Эта сдержанность мне и самой была в тягость. Резкая и язвительная по натуре, Заза тем не менее была ранимой. Однажды она пришла в школу с заплаканными глазами: накануне ей сообщили о смерти какого-то далекого троюродного братика. Мое поклонение ее бы растрогало; мне вдруг сделалось невыносимо от того, что она ни о чем не догадывается. Но словами я это выразить не могла и потому решилась на один шаг. Тут был определенный риск: мама могла счесть мою затею смешной или сама Заза восприняла бы мой поступок с удивлением. Однако мне так не терпелось выразить свои чувства, что я решила не обращать на это внимания. Я рассказала о своей задумке маме, и та ее одобрила. Было решено: на день рождения я подарю Зазе сумочку, которую сошью своими руками. Я купила кусок красно-голубого, расшитого золотом шелка, который представлялся мне пределом роскоши, нашла в «Мод пратик» выкройку, натянула ткань, согласно описанию, на плетеный каркас, а внутри сделала подкладку из вишневого атласа. Свое творение я завернула в папиросную бумагу и, когда настал долгожданный день, подкараулила Зазу в вестибюле и протянула ей подарок. Сначала она посмотрела на меня с недоумением, потом покраснела и изменилась в лице; мгновение мы стояли друг против друга, смущенные собственным волнением, не способные найти подходящих слов, подходящего жеста. На следующий день наши матери встретились. «Поблагодари мадам де Бовуар, — сказала мадам Мабий со своей обычной любезностью, — это все благодаря ее стараниям». Она пыталась вписать мой поступок в обычный круговорот взрослого ритуала учтивости. В этот момент я ясно осознала, что не люблю ее. Впрочем, попытка ее не удалась.
Что-то все же изменилось, и это нельзя было перечеркнуть.
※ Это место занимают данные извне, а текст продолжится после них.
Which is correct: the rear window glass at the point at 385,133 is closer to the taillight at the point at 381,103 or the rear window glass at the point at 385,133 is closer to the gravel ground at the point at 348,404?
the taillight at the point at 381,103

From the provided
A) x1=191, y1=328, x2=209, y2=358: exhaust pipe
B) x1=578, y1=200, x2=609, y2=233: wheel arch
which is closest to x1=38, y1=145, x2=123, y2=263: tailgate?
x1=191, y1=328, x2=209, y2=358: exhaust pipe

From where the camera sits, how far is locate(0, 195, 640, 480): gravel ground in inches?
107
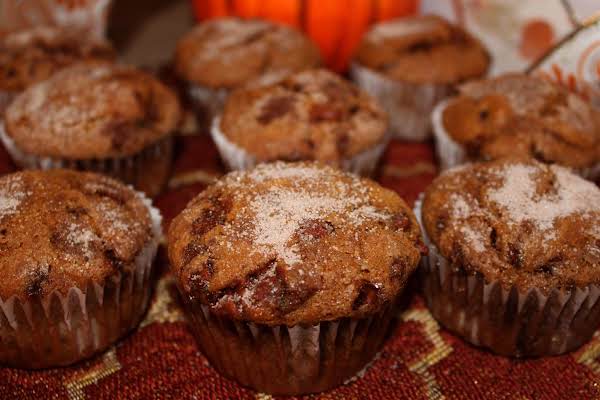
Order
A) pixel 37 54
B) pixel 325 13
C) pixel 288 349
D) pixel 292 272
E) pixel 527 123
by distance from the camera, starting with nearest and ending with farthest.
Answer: pixel 292 272 < pixel 288 349 < pixel 527 123 < pixel 37 54 < pixel 325 13

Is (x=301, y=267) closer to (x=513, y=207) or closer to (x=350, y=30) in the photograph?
(x=513, y=207)

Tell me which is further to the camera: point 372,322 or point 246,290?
point 372,322

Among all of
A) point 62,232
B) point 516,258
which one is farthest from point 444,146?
point 62,232

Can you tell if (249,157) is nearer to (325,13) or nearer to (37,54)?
(37,54)

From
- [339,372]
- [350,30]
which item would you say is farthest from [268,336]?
[350,30]

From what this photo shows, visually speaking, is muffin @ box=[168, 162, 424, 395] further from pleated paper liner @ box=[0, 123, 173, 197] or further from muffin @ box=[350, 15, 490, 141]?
muffin @ box=[350, 15, 490, 141]

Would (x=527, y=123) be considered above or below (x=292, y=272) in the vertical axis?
below
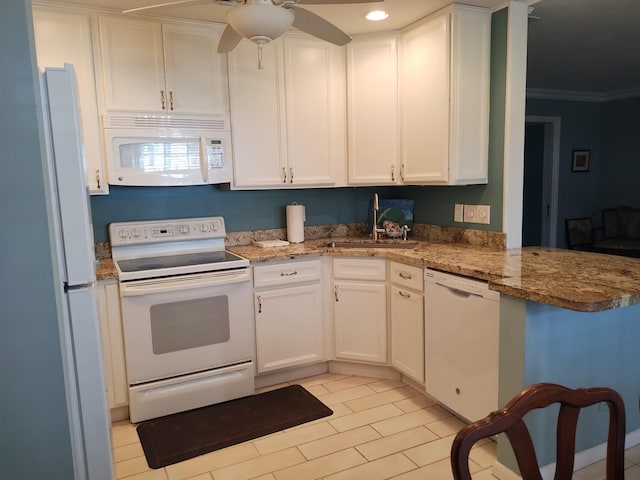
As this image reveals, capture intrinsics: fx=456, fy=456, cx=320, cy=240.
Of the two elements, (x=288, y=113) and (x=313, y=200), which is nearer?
(x=288, y=113)

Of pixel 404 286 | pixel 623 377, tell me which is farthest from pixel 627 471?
pixel 404 286

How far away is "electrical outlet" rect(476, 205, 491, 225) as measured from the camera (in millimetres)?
2938

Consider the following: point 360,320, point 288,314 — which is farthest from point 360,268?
point 288,314

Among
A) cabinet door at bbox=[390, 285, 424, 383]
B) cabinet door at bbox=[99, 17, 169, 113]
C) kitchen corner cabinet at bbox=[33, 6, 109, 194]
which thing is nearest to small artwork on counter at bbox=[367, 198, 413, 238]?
cabinet door at bbox=[390, 285, 424, 383]

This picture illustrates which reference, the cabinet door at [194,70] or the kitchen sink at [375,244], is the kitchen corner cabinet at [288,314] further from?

Описанный случай, впрочем, не уменьшил моей настороженности. Даже когда Заза держалась со мной вполне миролюбиво, даже когда было совершенно очевидно, что ей со мной нравится, я все равно боялась сделать что-нибудь не так. От таинственной «индивидуальности», которая в ней скрывалась, мне перепадали лишь ничтожные крупицы; к нашим беседам наедине я относилась с почти религиозным трепетом. Однажды я отправилась на улицу Варенн за книжкой, которую Заза обещала мне одолжить. Зазы не оказалось дома; меня провели в ее комнату и просили подождать. Я стала рассматривать обитые голубыми обоями стены, «Святую Анну» Леонардо да Винчи, распятие; на письменном столе была раскрыта одна из ее любимых книг — «Эссе» Монтеня. Я попробовала было прочесть страницу, на которой Заза остановилась и к которой должна была вернуться: что же там такое? Буквы показались мне еще загадочней, чем в те далекие времена, когда я не умела читать. Я попыталась взглянуть на комнату глазами Зазы, услышать слова, которые она сама себе говорит, — у меня ничего не вышло. Я могла прикасаться к вещам, хранившим печать ее присутствия, но они не выдавали ее; они заявляли: да, она здесь, — но прятали ее от меня; они меня словно дразнили, и я понимала, что никогда не постигну предмет моего напряженного внимания. Жизнь Зазы показалась мне герметично-неприступной, для меня просто не было в ней места. Я взяла приготовленную книгу и сбежала. Когда мы встретились с Зазой на следующий день, она казалась очень удивленной: почему я ее не дождалась? Я не смогла ничего объяснить. Я сама себе боялась признаться, какими лихорадочными муками платила за счастье, которое она мне дарила.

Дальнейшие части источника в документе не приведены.